* REQUIRED ACTION: Pick up the abstract below on the mouse model of thalamic diffuse midline glioma right after its last sentence and continue writing it.

ID #990 Using an in utero electroporation model of thalamic diffuse midline glioma to investigate the mechanisms governing tumorigenesis, therapeutic response, and resistance
Alyssa Powell, Salvador Guerra, Santos Franco, Adam GreenAbstract
Background
Diffuse midline gliomas (DMGs) are the leading cause of cancer-related death in children. Radiotherapy is palliative, and cytotoxic and targeted chemotherapy are largely ineffective, with the exception of dordaviprone, which is most effective in thalamic DMG. We have established a state-of-the-art in utero electroporation (IUE) model that reliably produces DMG tumors in developing brains of immunocompetent mice. This strategy allows us to tailor our studies to the timeframe when the tumors are forming and growing, which is not yet possible to study in humans.
Methods
We used our IUE approach to model H3K27M-mutant thalamic DMG. The model works by electroporating the developing thalamus of mouse embryos with DNA plasmids encoding the histone 3 oncogenic driver mutation (H3K27M), dominant-negative P53 (P53-R270H), and constitutively-active PDGFRA (PDGFRA-D842V). Model validation comprised histopathologic analysis (H&E; IHC), quantification of penetrance and survival, and a pilot therapeutic efficacy study administering doraviprone or vehicle and assessing tumor burden by longitudinal bioluminescence imaging (BLI) and IHC.

* RAW DATA:
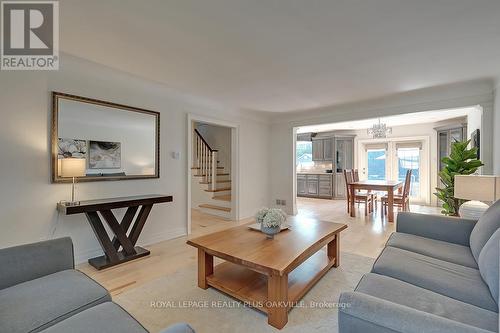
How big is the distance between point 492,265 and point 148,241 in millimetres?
3520

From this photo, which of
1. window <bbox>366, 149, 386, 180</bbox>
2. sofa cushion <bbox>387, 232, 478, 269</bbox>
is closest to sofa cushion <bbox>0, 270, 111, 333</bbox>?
sofa cushion <bbox>387, 232, 478, 269</bbox>

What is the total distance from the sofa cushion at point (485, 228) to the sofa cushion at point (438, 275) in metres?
0.20

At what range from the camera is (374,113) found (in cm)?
419

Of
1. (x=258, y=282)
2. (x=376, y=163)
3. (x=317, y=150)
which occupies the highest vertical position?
(x=317, y=150)

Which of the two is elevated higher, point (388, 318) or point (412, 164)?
point (412, 164)

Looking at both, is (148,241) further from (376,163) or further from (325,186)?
(376,163)

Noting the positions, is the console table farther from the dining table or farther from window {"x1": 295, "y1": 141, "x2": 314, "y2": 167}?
window {"x1": 295, "y1": 141, "x2": 314, "y2": 167}

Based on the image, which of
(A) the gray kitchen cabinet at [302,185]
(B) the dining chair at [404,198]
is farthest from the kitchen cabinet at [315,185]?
(B) the dining chair at [404,198]

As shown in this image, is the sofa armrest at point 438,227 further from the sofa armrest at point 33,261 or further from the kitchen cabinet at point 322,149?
the kitchen cabinet at point 322,149

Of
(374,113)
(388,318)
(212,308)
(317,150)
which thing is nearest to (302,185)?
(317,150)

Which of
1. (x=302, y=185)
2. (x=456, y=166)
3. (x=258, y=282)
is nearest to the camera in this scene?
(x=258, y=282)

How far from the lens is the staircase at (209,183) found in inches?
217

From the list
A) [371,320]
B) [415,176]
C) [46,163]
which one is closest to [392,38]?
[371,320]

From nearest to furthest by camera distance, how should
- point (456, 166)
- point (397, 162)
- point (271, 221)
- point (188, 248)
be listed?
point (271, 221) < point (188, 248) < point (456, 166) < point (397, 162)
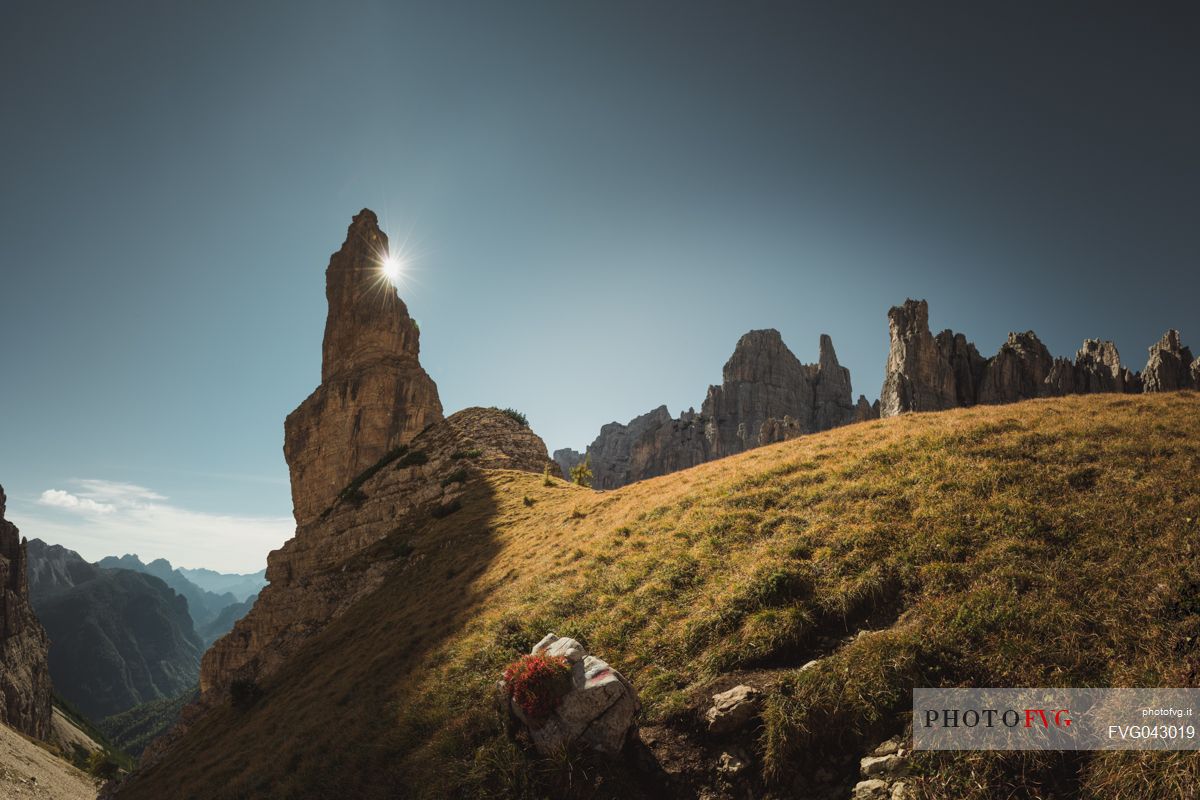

* ANSWER SPACE:
Results
H&E and IHC at postnatal day (P) 21 revealed neoplastic features within the tumor compared to the unelectroporated contralateral side with no tumor. We found that many of the tumor cells co-expressed the transcription factors OLIG2 and SOX2, similar to human DMG cells. We quantified survival and tumor penetrance across 14 litters (104 embryos). We observed 80% embryo survival to birth following IUE, and 71% of surviving pups developed tumors. Finally, BLI and IHC showed that treatment with doraviprone from P21 to P42 reduced BLI signal and tumor size compared to vehicle-treated mice.
Discussion
We show that our IUE model robustly and reproducibly generates tumors that recapitulate the location, developmental timing, histopathology, and molecular profile of human thalamic DMGs. Furthermore, pilot therapeutic testing demonstrates that this system can be used to nominate promising therapies for downstream translational testing.